Depuis la crise financière la FED était claire à propos de ses objectifs. A partir de la fin 2008, les banquiers centraux voulaient ajouter de la liquidité aux marchés financiers en soutenant les grandes banques et institutions financières.

Afin de promouvoir l’activité économique, la FED a réduit le taux directeur à court terme à zéro. Au début de 2009 la FED a commencé à acheter les obligations, ce qui a installé une sorte de planché sous le marché obligataire. Ce fait a également tiré vers le bas les taux d’intérêt à long terme et a relancé le marché gelé des obligations hypothécaires.

Les représentants de la FED ont été honnêtes lorsqu’ils ont remarqué que leur politique a boosté le marché des actions et a initié le mouvement des fonds hors de marché obligataire. Ce dernier avait le rendement moins élevé que le marché plus risqué des actions. La FED a également souligné que son implication a fourni un certain niveau de soutien aux entreprises, démontrant que la FED suivait systématiquement et méthodiquement sa politique de stimulation de la croissance économique.

L’ancien président de la FED, Bernanke, est allé aussi loin dans ses constats, qu’il a remarqué que les revenus des retraités ont baissé suite à la politique « du taux zéro » menée par la FED. Il a reconnu cette perte, tout en notant que ce type d’investisseurs a été compensé par ailleurs à travers la croissance économique. Difficile d’imaginer que ses paroles ont réconforté les retraités. Elles n’ont certainement pas aidé à payer pour la nourriture et le chauffage.

Tout cela indique à la même chose : les marchés financiers en bonne santé dans une économie en croissance. En tant que gardien de la devise monétaire américaine, la FED doit passer par une ligne étroite entre l’intervention et la surveillance.

Lorsque la crise financière a éclaté, la FED a sauté avec les deux pieds, dans l’intervention totale, et elle y est restée pendant dix ans.

Le marché obligataire et les institutions financières étant réparés, et le deux objectifs du mandat de la FED, les prix modérés et le chômage bas, étant atteint. Maintenant les banquiers centraux sont prêts à abandonner le mode « intervention ». Ils sont sur le point de revenir vers leur activité principale : ajustement, à la marge, des taux d’intérêts.

C’est le moment pour la Réserve Fédérale de démêler et de réduire la plus grande intervention de l’histoire des banques centrales. Et ce fait pose un grand problème aux marchés financiers.

Les investisseurs ont remarqué que la hausse des taux des intérêts a provoqué des ventes massives des actions en janvier et au début février. Mais ils croient encore en ce qu’ils appellent « Bernanke put », et ensuite « Yellen put », en espérant qu’ils peuvent compter sur « Powell put ».

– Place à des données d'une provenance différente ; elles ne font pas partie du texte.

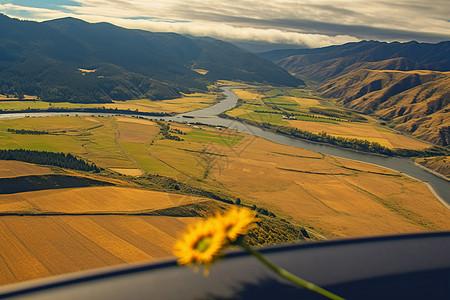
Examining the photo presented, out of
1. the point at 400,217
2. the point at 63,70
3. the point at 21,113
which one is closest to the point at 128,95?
the point at 63,70

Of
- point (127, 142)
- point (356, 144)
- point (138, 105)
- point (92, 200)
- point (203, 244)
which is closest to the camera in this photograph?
point (203, 244)

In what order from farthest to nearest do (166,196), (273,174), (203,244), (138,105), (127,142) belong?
(138,105) < (127,142) < (273,174) < (166,196) < (203,244)

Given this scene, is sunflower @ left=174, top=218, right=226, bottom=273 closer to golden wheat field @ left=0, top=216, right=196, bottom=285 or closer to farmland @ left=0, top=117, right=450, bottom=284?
golden wheat field @ left=0, top=216, right=196, bottom=285

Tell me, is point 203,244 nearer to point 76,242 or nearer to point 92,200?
point 76,242

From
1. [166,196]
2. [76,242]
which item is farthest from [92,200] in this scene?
[76,242]

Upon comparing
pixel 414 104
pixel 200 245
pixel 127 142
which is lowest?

Les investisseurs semblent croire que si le marché financier souffre d’un revers, la FED va intervenir pour renverser le cours des évènements, ou, au moins, appuyer sur « pause » et laisser les marchés de reprendre leur souffle.

Bien que cela a eu lieu dans le passé, la majorité des investisseurs se trompe, en ce qui concerne la réaction éventuelle de la FED aujourd’hui. Par conséquent, ils vont perdre de l’argent en attendant l’intervention de la FED qui n’aura pas lieu.

Les opinions exprimées par les contributeurs de Vues & Revues leur sont propres et peuvent ne pas correspondre ceux de Vues & Revues.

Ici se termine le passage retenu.